When using new sources of data, also new techniques such as data mining and clustering or semantic analyses on natural language are essential. Among other things, this includes analysis of open answers, text files, sections and reports, as well as messages, such as e-mail or social media posts. The textual information can be analysed and represented using semantic weighting and cohesion.
One example of our work in this area is the use of Twitte-R, a package to continuously extract data from the social media pool of Twitter. During the run up to the 2017 national elections, we extracted and analysed Twitter messages to determine factors as sentiment, party interactivity, etc. By tracing specific ontological patterns, determining the proximity of semantics, and determining pragmatics, such as sentiment value, we were able to find correlations between parties, instances in time, the nature of the Twitter message, and intentions.
Assembling large quantities of textual information provides a complex information set. Using visualization techniques, such as chord charts and network graphs, we are able to detect clusters within the information set. Based on correspondence analysis we estimate the ideology of tweets and are able to detect echo chambers within Dutch (political) tweets.

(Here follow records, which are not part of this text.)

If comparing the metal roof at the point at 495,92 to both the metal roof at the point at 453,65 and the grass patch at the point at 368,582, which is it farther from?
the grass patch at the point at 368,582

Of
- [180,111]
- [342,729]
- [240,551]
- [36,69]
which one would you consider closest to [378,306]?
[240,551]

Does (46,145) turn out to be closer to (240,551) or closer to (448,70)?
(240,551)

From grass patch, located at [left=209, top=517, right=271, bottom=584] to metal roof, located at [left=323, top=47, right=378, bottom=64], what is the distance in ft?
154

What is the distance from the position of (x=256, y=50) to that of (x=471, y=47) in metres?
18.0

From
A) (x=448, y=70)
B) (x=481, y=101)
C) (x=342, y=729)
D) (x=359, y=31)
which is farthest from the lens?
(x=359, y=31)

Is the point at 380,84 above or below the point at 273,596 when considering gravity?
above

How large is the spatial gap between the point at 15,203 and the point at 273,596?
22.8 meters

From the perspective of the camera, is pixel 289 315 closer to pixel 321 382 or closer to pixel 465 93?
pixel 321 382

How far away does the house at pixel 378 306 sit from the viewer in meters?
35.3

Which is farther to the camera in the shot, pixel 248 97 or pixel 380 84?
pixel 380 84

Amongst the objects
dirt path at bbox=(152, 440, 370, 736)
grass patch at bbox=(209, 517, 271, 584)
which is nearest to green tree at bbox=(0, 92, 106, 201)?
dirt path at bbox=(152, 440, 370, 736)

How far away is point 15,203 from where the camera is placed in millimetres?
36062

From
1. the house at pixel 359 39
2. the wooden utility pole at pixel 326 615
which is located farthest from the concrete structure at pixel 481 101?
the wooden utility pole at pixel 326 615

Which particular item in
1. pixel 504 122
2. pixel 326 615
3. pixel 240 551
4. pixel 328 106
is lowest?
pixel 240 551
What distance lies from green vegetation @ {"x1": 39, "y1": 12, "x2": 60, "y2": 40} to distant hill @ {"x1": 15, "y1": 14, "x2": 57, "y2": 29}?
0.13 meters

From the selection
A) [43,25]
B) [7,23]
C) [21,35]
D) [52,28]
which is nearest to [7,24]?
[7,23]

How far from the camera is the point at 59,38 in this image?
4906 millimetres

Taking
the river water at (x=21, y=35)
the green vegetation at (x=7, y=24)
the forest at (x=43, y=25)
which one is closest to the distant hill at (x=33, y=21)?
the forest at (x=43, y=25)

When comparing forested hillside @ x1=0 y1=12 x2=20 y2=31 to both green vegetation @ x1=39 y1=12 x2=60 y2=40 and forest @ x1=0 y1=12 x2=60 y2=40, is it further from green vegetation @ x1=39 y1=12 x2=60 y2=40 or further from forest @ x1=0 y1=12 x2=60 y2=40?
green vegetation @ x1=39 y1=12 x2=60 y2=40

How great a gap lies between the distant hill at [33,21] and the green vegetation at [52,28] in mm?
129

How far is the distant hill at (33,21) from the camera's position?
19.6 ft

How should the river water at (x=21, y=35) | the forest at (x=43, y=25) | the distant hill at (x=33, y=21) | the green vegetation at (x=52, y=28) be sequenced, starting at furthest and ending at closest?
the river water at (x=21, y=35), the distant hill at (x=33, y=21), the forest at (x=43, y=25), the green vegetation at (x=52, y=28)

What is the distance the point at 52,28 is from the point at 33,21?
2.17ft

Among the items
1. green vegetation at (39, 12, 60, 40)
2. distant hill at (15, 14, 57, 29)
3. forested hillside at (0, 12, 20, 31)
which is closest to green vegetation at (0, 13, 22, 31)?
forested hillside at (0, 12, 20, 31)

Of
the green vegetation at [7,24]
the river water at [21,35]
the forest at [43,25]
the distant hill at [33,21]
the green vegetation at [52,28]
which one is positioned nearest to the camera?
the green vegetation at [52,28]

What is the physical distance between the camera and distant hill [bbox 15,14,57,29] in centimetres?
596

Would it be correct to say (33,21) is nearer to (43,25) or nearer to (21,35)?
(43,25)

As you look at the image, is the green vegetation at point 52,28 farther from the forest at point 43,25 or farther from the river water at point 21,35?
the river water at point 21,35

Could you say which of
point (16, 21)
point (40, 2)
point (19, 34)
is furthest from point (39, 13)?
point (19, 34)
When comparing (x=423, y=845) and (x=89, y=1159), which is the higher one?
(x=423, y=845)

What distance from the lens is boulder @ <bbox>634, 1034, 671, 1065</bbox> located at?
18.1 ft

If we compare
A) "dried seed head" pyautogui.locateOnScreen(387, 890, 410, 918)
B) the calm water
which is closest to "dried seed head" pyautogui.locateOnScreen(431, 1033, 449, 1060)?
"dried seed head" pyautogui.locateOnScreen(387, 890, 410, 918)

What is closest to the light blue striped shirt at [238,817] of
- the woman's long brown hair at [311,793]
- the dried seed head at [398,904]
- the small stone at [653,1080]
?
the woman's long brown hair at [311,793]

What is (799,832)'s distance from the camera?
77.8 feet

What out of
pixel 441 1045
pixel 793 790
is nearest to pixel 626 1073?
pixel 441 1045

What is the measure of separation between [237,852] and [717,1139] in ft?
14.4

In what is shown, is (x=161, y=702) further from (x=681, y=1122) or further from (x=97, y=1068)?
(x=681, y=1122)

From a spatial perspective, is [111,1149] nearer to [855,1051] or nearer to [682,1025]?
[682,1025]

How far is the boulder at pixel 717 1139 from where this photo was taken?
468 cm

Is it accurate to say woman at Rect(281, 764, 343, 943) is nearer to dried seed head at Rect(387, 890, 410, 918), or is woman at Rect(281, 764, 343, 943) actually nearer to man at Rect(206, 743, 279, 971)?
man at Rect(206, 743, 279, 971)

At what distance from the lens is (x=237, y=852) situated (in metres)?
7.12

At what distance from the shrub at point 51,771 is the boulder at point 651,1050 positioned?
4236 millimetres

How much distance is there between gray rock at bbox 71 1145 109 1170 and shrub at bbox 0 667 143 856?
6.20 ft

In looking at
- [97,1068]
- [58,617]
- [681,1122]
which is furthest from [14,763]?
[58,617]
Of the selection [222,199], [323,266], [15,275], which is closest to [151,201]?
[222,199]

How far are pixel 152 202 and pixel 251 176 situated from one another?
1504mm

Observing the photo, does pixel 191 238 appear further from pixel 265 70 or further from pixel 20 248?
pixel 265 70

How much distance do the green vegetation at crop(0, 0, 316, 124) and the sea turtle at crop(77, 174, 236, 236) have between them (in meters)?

Generally, we use natural language processing technology, program in various languages, for example Python, R, and C#, and utilize well-established packages and toolboxes for the applications within this discipline. The basis is often the writing of robust algorithms, setting up automated processes (scripts) and interfacing with open data protocols, such as APIs, that make processing and analysis possible.
Another example of this type of analysis, a so-called happiness live ticker that is derived from Dutch tweets on how happy people feel, can be found at Temporal Happiness Score of Dutch Tweets.